Clinical Connections
Symptoms
Polycythaemia produces a characteristic cluster of symptoms where both increased blood viscosity and altered tissue perfusion are present. Patients may present with a ruddy or plethoric complexion, headaches, visual blurring, dizziness, fatigue, and a sensation of pressure or fullness in the head. Neurological symptoms, such as tingling, burning pain in the hands and feet, or transient visual loss, occur because sluggish microcirculatory flow reduces oxygen delivery to sensitive tissues. Intense pruritus (itching), particularly after hot showers, is a classic feature of polycythaemia vera and due to abnormal histamine release from increased basophils and mast cells.
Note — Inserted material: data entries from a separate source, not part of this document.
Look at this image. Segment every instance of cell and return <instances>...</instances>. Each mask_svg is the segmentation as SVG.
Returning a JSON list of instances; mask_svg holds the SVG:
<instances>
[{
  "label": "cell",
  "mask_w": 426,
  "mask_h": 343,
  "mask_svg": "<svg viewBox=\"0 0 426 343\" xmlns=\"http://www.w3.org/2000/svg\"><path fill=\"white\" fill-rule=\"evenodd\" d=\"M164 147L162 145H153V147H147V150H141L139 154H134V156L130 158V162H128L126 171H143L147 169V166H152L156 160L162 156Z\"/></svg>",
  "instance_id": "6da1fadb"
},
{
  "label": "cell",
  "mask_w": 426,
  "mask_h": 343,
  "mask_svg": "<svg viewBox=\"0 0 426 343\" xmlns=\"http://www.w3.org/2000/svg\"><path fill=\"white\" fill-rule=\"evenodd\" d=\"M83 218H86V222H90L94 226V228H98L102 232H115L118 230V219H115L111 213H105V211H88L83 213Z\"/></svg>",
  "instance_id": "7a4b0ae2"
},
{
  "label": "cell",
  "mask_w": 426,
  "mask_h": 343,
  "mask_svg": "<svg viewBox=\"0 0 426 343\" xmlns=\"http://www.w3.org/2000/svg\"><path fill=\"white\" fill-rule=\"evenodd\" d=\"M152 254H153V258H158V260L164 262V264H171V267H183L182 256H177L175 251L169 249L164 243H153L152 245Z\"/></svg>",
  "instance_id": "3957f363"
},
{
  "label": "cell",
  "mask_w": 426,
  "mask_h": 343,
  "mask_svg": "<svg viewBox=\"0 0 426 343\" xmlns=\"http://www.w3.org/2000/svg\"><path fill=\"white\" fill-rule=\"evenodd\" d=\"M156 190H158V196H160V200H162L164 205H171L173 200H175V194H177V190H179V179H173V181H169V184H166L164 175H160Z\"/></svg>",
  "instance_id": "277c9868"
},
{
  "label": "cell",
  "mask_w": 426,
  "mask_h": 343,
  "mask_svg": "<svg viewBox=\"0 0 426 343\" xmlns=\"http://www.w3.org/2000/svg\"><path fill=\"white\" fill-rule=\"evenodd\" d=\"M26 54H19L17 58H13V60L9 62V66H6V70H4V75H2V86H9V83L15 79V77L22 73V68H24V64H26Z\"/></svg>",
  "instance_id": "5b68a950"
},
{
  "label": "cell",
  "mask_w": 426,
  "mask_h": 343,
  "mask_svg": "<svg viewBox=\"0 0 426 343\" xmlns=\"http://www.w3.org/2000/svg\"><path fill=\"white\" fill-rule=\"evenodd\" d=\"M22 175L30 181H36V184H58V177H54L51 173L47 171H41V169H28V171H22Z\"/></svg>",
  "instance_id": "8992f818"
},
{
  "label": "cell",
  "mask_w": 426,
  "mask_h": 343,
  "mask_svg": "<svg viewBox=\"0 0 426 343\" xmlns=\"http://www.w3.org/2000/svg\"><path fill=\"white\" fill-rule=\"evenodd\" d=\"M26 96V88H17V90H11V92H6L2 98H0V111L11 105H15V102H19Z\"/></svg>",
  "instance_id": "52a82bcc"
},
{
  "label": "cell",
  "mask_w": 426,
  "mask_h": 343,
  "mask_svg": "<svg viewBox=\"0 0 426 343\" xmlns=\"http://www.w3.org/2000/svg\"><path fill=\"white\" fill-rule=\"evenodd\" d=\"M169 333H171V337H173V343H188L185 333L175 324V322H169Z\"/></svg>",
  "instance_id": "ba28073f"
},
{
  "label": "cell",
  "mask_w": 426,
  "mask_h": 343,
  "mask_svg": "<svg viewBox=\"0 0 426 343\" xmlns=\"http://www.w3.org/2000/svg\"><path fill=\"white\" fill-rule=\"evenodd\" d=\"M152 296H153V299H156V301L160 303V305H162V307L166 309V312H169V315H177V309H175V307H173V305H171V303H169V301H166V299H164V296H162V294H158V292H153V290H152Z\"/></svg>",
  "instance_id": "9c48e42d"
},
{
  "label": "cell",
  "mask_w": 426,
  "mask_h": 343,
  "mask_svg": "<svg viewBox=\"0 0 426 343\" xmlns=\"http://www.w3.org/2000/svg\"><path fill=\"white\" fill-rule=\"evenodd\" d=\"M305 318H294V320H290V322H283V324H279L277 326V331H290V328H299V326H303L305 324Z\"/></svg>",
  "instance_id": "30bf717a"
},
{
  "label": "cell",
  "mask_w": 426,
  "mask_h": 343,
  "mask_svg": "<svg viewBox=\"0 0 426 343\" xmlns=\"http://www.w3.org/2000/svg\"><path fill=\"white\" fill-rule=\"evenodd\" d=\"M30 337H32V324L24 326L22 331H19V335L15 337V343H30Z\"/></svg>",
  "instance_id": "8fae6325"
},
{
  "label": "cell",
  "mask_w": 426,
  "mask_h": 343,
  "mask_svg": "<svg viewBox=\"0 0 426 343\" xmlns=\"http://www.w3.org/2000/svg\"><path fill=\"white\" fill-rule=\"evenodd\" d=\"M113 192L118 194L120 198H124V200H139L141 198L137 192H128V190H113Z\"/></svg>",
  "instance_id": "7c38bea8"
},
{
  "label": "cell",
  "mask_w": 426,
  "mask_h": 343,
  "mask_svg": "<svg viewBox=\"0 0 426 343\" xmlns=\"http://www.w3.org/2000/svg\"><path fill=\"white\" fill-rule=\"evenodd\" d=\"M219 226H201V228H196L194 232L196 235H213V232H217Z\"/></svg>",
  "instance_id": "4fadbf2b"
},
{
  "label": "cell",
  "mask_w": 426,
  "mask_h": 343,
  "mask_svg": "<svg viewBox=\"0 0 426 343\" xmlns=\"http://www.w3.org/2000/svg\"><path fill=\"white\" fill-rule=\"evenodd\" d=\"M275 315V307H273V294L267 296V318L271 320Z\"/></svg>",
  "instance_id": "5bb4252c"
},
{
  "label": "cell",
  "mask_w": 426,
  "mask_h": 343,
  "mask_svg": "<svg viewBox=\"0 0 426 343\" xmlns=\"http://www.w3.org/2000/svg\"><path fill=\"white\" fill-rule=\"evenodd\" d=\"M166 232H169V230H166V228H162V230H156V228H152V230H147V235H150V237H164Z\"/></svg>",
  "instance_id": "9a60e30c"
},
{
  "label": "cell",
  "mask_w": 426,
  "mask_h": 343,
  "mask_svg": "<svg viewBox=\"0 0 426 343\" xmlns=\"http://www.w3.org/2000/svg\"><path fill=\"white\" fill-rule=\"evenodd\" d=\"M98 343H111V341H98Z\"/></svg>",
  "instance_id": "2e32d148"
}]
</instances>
The most serious clinical risk associated with polycythaemia is thrombosis. Thickened blood and increased platelet activation predispose to clot formation in both arteries and veins, leading to conditions such as:
stroke or transient ischaemic attack
myocardial infarction
deep vein thrombosis or pulmonary embolism
portal or hepatic vein thrombosis
These complications may occur even in patients with relatively mild symptoms, making early recognition and management essential.
Management
Management depends on whether polycythaemia is primary, secondary, or relative. In polycythaemia vera, treatment aims to reduce haematocrit and lower thrombotic risk. Regular venesection (therapeutic blood removal) decreases red cell mass and viscosity, while low-dose aspirin reduces platelet activation. In higher-risk patients, cytoreductive therapy may be required to suppress bone marrow activity and limit red cell production.
In secondary polycythaemia, treatment focuses on correcting the underlying cause rather than removing blood. Improving oxygenation through smoking cessation, treatment of chronic lung disease, management of sleep apnoea, or optimisation of cardiac function reduces erythropoietin drive and gradually normalises red cell mass. Inappropriate venesection in this setting can worsen tissue hypoxia by removing needed oxygen-carrying capacity.
Relative polycythaemia is treated by restoring plasma volume through adequate hydration and correction of contributing factors such as diuretics or fluid losses. Once plasma volume normalises, haemoglobin and haematocrit fall without any need for direct red cell removal.
Because polycythaemia can mimic dehydration or stress responses on blood tests, clinical context is crucial. Careful assessment of oxygen status, hydration, erythropoietin levels, and underlying disease allows clinicians to distinguish between benign haemoconcentration and pathological red cell overproduction, a distinction that directly affects both treatment and prognosis.
Concept Check
How does polycythaemia affect blood viscosity?
What distinguishes primary from secondary polycythaemia?
Why might a patient with polycythaemia experience itching after a hot shower?
Why does polycythaemia increase the risk of thrombosis?
How is secondary polycythaemia managed?